Every time I hear some good rock ‘n’ roll mixed with blues and R&B;, I wonder why the Stones don’t just admit that being unimaginably rich and jaded leaves them irrevocably divorced from human-scale existence and therefore disqualified from the rock songwriters’ work of condensing intense thought or experience into a few hummable, grooving minutes of music.
Tiny Town would be a suitably humble source for the Stones’ new chapter as the world’s most highly paid cover band. In 1992, John Hiatt, Ry Cooder, Nick Lowe and Jim Keltner formed a short-lived group of commercially unvindicated stars called Little Village, prompting roots-rock cognoscenti to get all excited while the greater mass of humanity wondered why it had never heard those names. Tiny Town is stylistically comparable and, as its name suggests, an even humbler version of Little Village, which puts it as close to the Stones’ star-tripping flash as Pluto is to the sun.
The members are lead guitarist Tommy Malone and bassist Johnny Ray Allen (both alumni of the Subdudes, an appealing New Orleans band), Iowa-raised rhythm guitarist Pat McLaughlin, who has put out several solo albums, and drummer Kenneth Blevins, another Louisiana native who has played in touring bands for Hiatt, Shawn Colvin and the Waterboys.
With all but Blevins contributing songs, and Malone and McLaughlin alternating on lead vocals, Tiny Town’s debut album is really funky, and commendably real.
It’s not strikingly original, with its distinct echoes of Hiatt, Little Feat, Los Lobos, the Band circa “Ophelia” and the Southern soul masters who influenced them. But successful roots-rock is built less on originality than on spirited singing and playing, and an interesting point of view in the songwriting.
McLaughlin’s point of view wanders toward the fanciful: In the bittersweet “New Day,” he imagines that when true love saves him from the fallen, tawdry, greedy world around him, he’ll be either dead or living in a cave with bears.
Malone and Allen are also concerned with working through questions of how to get along in a precarious and troublesome world; they do it less obliquely than McLaughlin. Malone is a noteworthy talent, with a voice that brings to mind a less piercing Steve Winwood, and first-rate lead-guitar skills. Tiny Town gets a nice assist on organ from guest player Johnny Neel, a former Allman Brothers Band member who puts a playful spin on most of the songs.

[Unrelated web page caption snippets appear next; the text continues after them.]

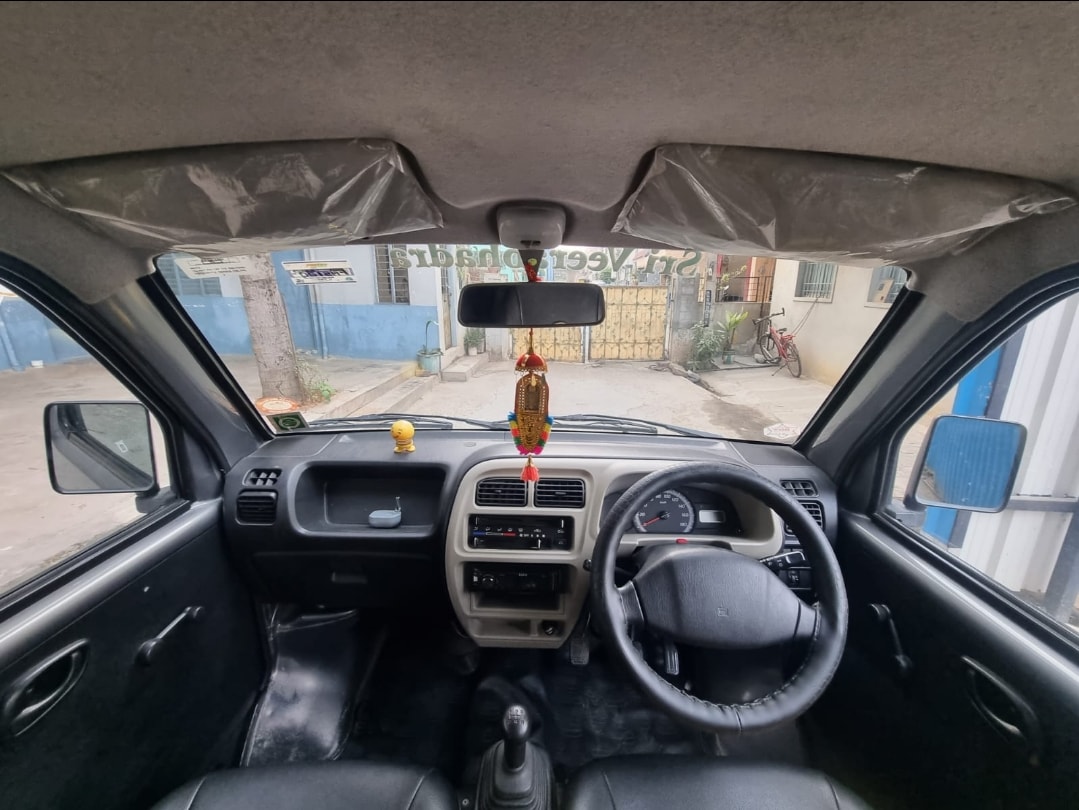 Eeco image 14 Eeco image 14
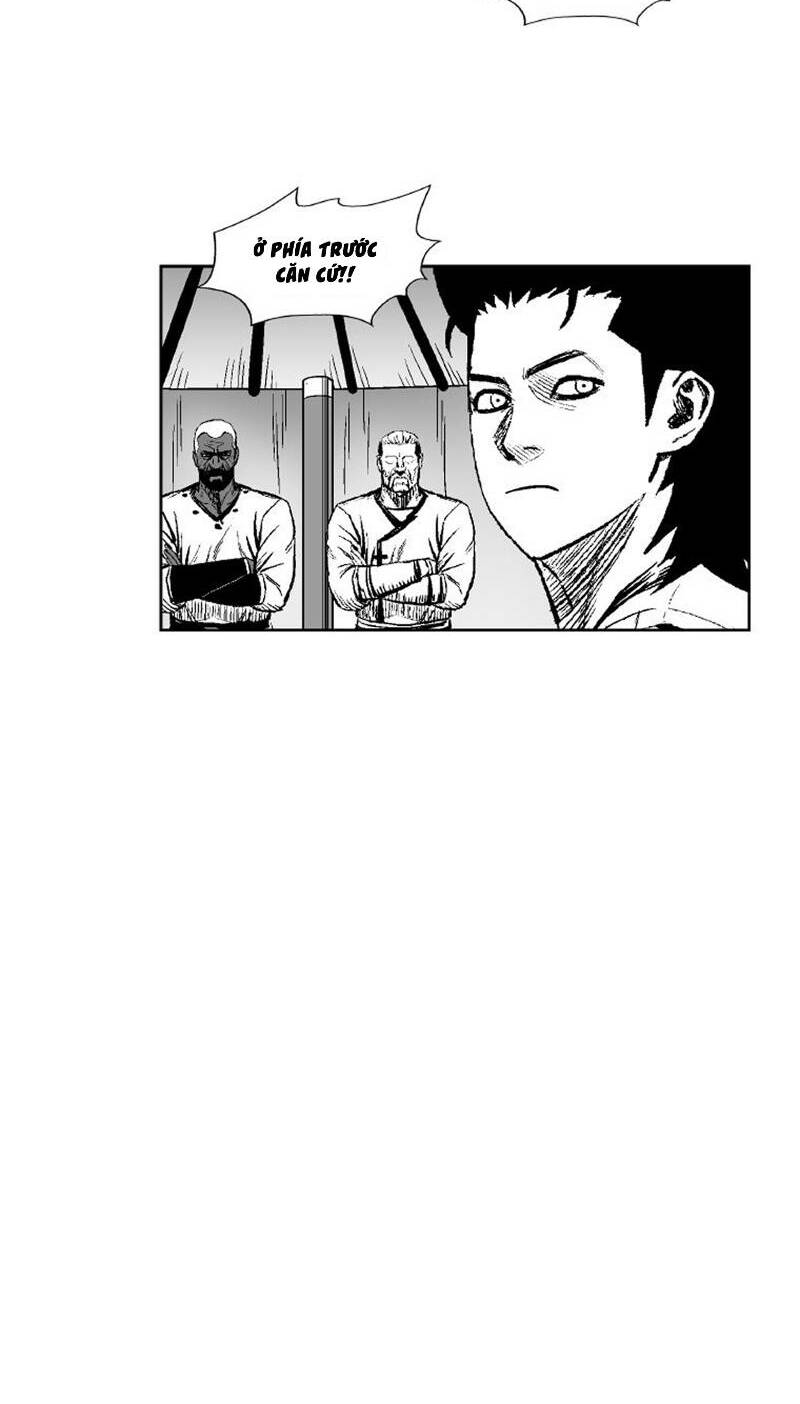 page_52.jpg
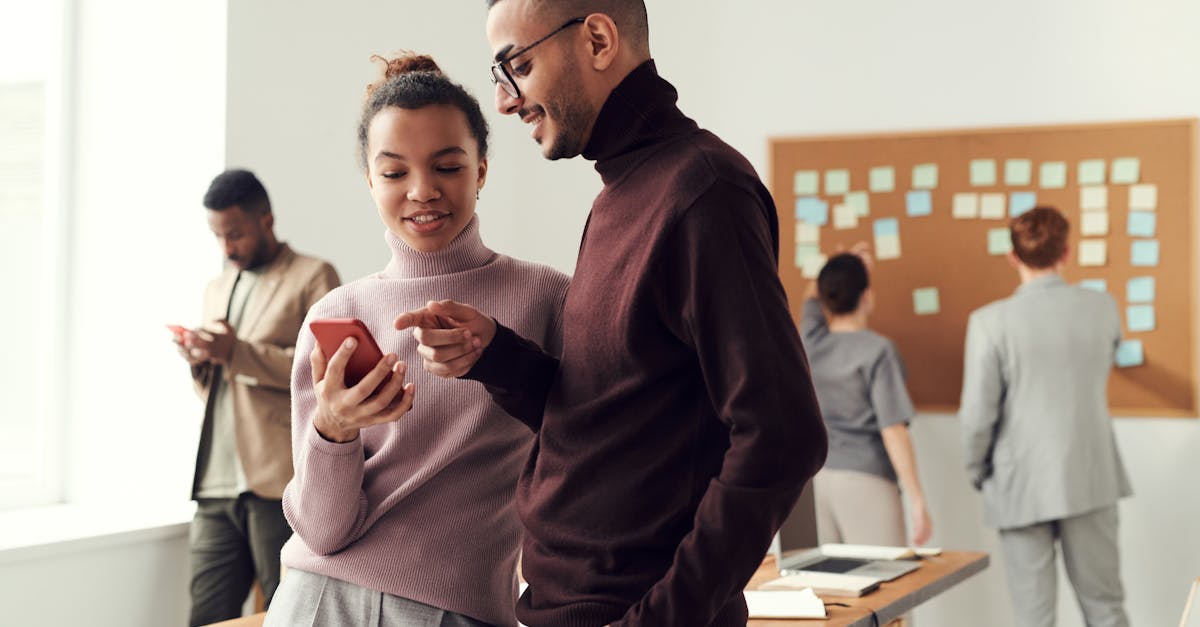 ddos压力在线测试是干嘛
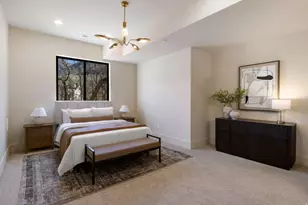 1115 S Eagle Nest Dr S, Woodland Hills, UT 84653 - Photo 84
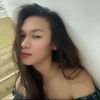 icoolmendoza38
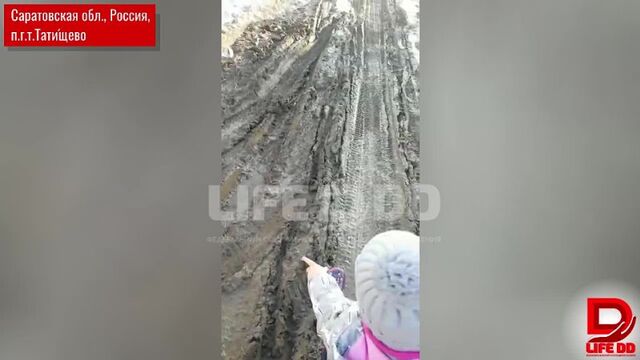 HD порно 111507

“Straight Up,” a hot, churning funky number, gives Malone a platform to burn on guitar; “Follow You Home” alternates between loosely sashaying Little Feat grooves on the verses and barreling, Hiatt-like rock ‘n’ roll on the chorus. Malone’s nervous outlook yields some poignant moments without abandoning the band’s wryly humorous slant. “Love, Lead Us Home” is a tense, Robert Cray-like number that looks at youth violence and social decay hitting too close to home, and “Little Child,” while echoing one of Free’s sunny, good-natured R&B; strolls, finds the singer feeling simultaneously drawn to, and unqualified for, the demands of fatherhood.
The concluding song, “Tiny Town,” envisions an earthly paradise where honesty and unpretentiousness rule. These veteran players and writers do a better-than-yeomanly job of keeping those ideals afloat.
* Tiny Town opens for Keb’ Mo’ on Sunday at the Coach House, 33157 Camino Capistrano, San Juan Capistrano. 8 p.m. $26.50-$28.50. (949) 496-8930.
Ratings range from * (poor) to **** (excellent), with three stars denoting a solid recommendation.